* TASK TO COMPLETE *
Pictures are not part of the copy. Write out exactly the lines from the line with "scientific name: Sylvicapra grimmia" through the end of the entries below.

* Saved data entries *

········

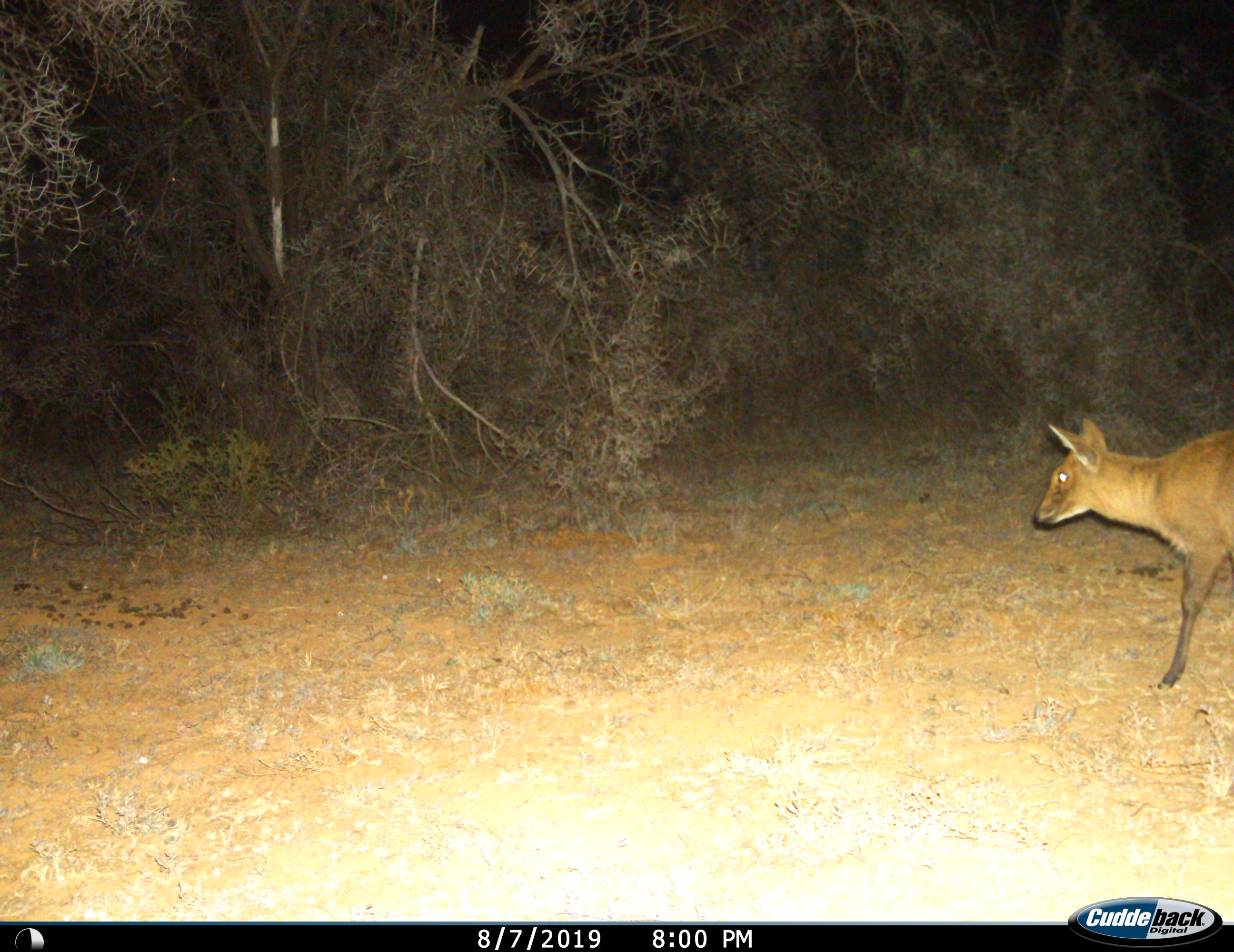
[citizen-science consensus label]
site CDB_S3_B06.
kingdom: Animalia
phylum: Chordata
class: Mammalia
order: Artiodactyla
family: Bovidae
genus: Sylvicapra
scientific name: Sylvicapra grimmia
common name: common duiker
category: duikercommongrey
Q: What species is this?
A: Duikercommongrey (common duiker) (Sylvicapra grimmia).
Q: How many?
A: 1.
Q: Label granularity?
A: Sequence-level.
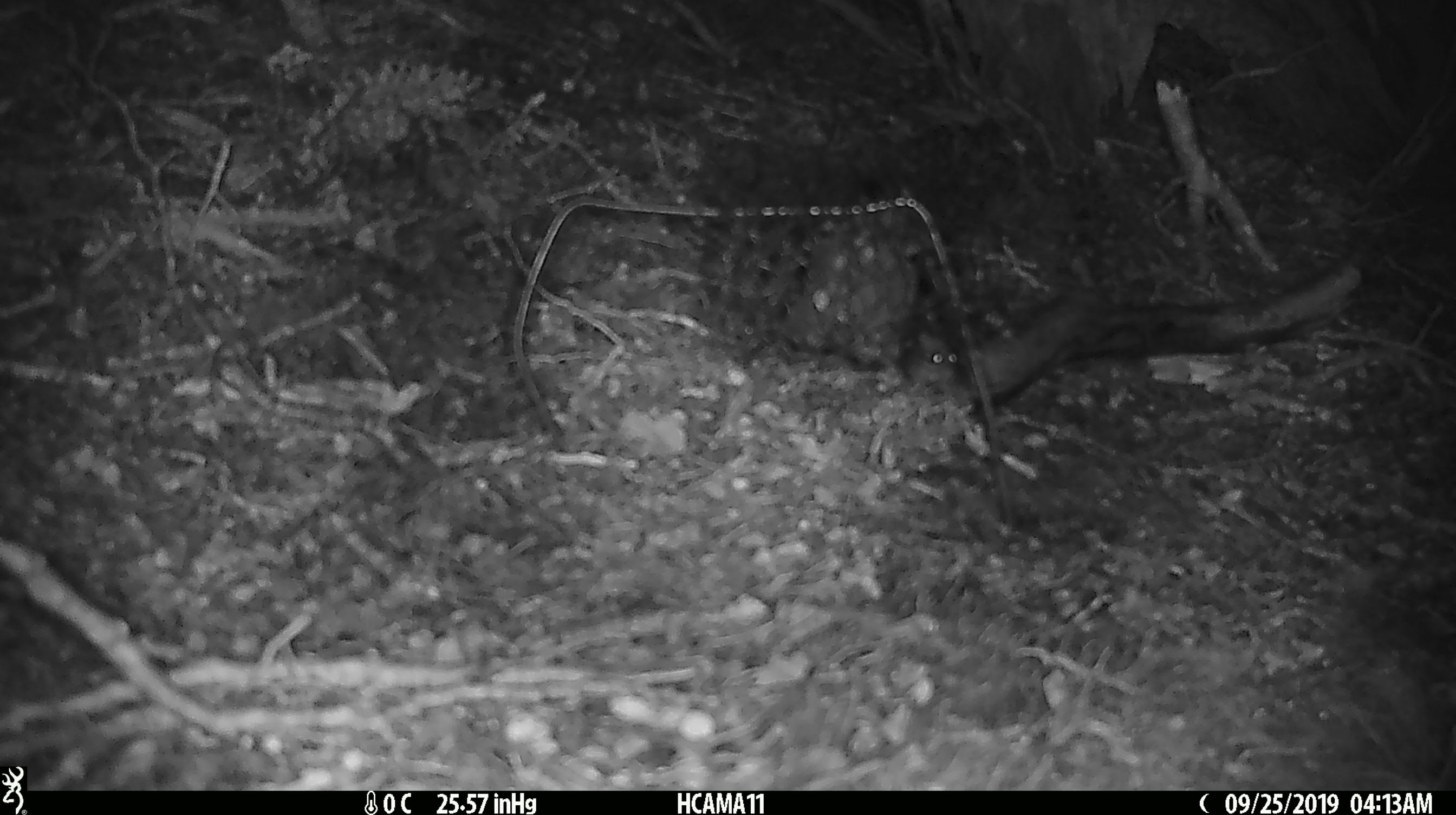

········

* SOLUTION *
scientific name: Sylvicapra grimmia
common name: common duiker
category: duikercommongrey
Q: What species is this?
A: Duikercommongrey (common duiker) (Sylvicapra grimmia).
Q: How many?
A: 1.
Q: Label granularity?
A: Sequence-level.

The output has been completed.